Records: Begin

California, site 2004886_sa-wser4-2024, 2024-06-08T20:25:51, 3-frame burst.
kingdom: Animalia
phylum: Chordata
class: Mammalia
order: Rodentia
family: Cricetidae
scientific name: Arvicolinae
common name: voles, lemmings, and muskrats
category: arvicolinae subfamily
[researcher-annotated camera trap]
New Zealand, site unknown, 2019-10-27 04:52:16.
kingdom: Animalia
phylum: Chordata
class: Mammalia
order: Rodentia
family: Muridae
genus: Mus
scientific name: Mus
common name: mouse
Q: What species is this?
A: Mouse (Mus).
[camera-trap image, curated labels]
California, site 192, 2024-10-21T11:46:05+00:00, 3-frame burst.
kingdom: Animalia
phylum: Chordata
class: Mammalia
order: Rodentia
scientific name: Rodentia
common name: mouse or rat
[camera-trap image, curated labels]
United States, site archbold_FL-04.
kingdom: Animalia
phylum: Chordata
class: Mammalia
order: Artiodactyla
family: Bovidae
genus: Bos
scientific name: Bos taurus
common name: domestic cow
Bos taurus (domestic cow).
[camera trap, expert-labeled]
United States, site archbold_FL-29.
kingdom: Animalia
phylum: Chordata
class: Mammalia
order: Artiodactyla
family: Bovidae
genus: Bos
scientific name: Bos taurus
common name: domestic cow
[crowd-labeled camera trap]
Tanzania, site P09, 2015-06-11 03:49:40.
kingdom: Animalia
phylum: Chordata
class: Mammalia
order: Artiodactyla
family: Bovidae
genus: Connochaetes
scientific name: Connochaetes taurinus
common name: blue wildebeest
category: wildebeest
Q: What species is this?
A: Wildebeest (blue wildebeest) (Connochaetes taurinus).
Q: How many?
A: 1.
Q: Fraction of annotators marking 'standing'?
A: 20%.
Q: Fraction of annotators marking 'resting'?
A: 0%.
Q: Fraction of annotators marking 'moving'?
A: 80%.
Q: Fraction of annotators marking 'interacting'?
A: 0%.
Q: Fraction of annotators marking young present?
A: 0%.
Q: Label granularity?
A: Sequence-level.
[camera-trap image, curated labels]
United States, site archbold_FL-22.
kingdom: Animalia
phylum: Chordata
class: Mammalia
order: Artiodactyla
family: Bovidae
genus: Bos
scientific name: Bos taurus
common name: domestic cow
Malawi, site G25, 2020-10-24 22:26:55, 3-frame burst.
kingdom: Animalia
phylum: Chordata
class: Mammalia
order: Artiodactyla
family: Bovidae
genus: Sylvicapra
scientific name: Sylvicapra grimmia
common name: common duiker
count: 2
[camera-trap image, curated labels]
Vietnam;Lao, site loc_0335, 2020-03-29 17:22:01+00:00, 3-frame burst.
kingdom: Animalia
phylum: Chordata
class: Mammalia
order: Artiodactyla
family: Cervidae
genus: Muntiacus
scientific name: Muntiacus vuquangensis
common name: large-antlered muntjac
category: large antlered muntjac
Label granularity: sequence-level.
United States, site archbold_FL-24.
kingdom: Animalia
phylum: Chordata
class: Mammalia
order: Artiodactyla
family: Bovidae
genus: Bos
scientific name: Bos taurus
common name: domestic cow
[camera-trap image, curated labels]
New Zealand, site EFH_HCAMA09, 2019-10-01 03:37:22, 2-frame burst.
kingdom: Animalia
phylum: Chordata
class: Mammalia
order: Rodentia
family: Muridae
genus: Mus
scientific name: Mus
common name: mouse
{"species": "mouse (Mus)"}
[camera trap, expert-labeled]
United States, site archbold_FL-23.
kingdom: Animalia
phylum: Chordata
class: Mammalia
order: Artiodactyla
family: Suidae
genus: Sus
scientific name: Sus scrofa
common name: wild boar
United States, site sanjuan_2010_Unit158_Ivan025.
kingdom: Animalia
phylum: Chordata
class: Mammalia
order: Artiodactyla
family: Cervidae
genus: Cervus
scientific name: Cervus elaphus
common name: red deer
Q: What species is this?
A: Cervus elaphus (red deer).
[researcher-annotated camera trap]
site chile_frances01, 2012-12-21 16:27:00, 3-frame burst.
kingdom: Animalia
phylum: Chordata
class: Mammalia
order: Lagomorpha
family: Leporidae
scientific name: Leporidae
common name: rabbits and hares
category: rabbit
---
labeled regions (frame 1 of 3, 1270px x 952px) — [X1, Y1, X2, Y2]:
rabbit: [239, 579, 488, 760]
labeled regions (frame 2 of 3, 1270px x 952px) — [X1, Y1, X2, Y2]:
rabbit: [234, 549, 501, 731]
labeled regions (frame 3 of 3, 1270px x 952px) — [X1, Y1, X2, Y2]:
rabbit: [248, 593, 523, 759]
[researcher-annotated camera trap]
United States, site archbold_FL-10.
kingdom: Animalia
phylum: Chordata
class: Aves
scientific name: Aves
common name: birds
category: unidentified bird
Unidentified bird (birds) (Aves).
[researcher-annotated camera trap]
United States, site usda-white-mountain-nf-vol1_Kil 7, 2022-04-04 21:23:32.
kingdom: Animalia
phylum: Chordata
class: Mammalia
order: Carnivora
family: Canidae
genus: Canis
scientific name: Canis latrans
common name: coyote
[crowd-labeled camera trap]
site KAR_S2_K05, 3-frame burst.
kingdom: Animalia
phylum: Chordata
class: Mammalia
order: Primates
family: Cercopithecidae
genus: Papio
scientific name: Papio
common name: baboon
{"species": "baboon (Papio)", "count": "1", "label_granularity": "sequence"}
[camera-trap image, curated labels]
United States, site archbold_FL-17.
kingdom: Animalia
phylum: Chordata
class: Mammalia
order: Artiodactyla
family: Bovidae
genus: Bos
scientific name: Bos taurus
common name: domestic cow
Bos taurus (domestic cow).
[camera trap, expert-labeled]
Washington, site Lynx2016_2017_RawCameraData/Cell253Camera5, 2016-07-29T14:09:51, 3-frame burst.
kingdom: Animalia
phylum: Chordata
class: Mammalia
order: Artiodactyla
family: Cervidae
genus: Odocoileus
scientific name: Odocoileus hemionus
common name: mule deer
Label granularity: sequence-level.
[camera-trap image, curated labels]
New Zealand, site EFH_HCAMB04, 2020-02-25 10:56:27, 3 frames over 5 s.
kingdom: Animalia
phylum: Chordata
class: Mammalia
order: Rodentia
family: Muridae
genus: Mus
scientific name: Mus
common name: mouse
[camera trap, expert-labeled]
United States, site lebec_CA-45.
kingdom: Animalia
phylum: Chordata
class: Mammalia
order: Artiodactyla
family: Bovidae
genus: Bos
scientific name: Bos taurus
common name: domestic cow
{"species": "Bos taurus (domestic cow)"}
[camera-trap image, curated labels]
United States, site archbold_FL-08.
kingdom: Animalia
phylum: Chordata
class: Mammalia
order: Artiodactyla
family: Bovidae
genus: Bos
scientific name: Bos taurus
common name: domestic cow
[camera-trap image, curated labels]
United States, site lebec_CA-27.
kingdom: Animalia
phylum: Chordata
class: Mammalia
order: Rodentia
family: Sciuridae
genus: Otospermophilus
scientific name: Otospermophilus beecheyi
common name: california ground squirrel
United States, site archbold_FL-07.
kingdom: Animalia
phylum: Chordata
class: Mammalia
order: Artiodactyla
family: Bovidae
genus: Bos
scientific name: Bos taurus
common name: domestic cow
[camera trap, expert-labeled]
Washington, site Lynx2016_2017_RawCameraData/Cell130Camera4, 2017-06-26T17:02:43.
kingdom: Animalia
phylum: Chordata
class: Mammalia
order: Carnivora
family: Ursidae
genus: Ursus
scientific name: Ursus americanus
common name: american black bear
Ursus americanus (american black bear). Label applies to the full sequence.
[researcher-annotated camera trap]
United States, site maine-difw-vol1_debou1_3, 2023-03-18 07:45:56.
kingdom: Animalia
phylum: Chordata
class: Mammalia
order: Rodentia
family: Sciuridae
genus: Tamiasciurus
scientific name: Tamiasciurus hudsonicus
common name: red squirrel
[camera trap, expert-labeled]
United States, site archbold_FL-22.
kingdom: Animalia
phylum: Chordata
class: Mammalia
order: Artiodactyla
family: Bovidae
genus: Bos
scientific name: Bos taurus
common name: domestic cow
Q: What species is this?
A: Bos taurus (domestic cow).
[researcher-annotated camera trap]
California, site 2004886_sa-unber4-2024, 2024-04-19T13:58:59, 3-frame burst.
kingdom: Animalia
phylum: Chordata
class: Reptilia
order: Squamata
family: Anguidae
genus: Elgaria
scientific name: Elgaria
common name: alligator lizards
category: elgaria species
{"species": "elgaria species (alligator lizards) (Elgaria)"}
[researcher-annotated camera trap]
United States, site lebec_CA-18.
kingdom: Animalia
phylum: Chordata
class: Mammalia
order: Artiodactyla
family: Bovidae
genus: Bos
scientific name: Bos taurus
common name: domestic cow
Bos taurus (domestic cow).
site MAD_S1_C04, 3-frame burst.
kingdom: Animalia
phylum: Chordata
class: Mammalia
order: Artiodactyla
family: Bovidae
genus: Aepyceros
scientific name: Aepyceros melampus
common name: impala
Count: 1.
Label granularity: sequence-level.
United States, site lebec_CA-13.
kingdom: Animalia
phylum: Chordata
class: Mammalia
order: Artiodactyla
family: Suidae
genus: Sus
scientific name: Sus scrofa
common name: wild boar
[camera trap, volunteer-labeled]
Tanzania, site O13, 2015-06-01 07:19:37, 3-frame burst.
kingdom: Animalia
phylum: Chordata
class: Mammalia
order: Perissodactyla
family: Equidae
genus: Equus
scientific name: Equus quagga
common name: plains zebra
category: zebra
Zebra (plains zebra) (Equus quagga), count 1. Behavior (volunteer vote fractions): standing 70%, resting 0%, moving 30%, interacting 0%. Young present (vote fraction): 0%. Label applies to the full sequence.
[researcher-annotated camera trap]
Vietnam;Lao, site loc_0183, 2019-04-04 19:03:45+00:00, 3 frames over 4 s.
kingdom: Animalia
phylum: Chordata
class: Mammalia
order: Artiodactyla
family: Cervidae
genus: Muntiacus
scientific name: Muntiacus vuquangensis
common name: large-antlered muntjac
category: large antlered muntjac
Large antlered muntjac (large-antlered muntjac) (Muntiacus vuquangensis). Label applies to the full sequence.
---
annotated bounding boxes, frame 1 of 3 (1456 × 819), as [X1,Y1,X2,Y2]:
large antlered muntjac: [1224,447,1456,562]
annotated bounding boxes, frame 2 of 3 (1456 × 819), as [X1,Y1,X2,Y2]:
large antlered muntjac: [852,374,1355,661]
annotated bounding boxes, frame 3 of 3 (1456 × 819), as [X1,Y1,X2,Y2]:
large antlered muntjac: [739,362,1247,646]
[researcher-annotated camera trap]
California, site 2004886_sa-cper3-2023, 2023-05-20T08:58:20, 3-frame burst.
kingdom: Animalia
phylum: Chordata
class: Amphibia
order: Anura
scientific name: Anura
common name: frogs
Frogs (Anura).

Records: End

What to produce: Beginning with the line containing "Q: Fraction of annotators marking 'standing'?" and ending with the line containing "common name: red deer", extract those lines exactly from the listing above, and only those.

Your response:
Q: Fraction of annotators marking 'standing'?
A: 20%.
Q: Fraction of annotators marking 'resting'?
A: 0%.
Q: Fraction of annotators marking 'moving'?
A: 80%.
Q: Fraction of annotators marking 'interacting'?
A: 0%.
Q: Fraction of annotators marking young present?
A: 0%.
Q: Label granularity?
A: Sequence-level.
[camera-trap image, curated labels]
United States, site archbold_FL-22.
kingdom: Animalia
phylum: Chordata
class: Mammalia
order: Artiodactyla
family: Bovidae
genus: Bos
scientific name: Bos taurus
common name: domestic cow
Malawi, site G25, 2020-10-24 22:26:55, 3-frame burst.
kingdom: Animalia
phylum: Chordata
class: Mammalia
order: Artiodactyla
family: Bovidae
genus: Sylvicapra
scientific name: Sylvicapra grimmia
common name: common duiker
count: 2
[camera-trap image, curated labels]
Vietnam;Lao, site loc_0335, 2020-03-29 17:22:01+00:00, 3-frame burst.
kingdom: Animalia
phylum: Chordata
class: Mammalia
order: Artiodactyla
family: Cervidae
genus: Muntiacus
scientific name: Muntiacus vuquangensis
common name: large-antlered muntjac
category: large antlered muntjac
Label granularity: sequence-level.
United States, site archbold_FL-24.
kingdom: Animalia
phylum: Chordata
class: Mammalia
order: Artiodactyla
family: Bovidae
genus: Bos
scientific name: Bos taurus
common name: domestic cow
[camera-trap image, curated labels]
New Zealand, site EFH_HCAMA09, 2019-10-01 03:37:22, 2-frame burst.
kingdom: Animalia
phylum: Chordata
class: Mammalia
order: Rodentia
family: Muridae
genus: Mus
scientific name: Mus
common name: mouse
{"species": "mouse (Mus)"}
[camera trap, expert-labeled]
United States, site archbold_FL-23.
kingdom: Animalia
phylum: Chordata
class: Mammalia
order: Artiodactyla
family: Suidae
genus: Sus
scientific name: Sus scrofa
common name: wild boar
United States, site sanjuan_2010_Unit158_Ivan025.
kingdom: Animalia
phylum: Chordata
class: Mammalia
order: Artiodactyla
family: Cervidae
genus: Cervus
scientific name: Cervus elaphus
common name: red deer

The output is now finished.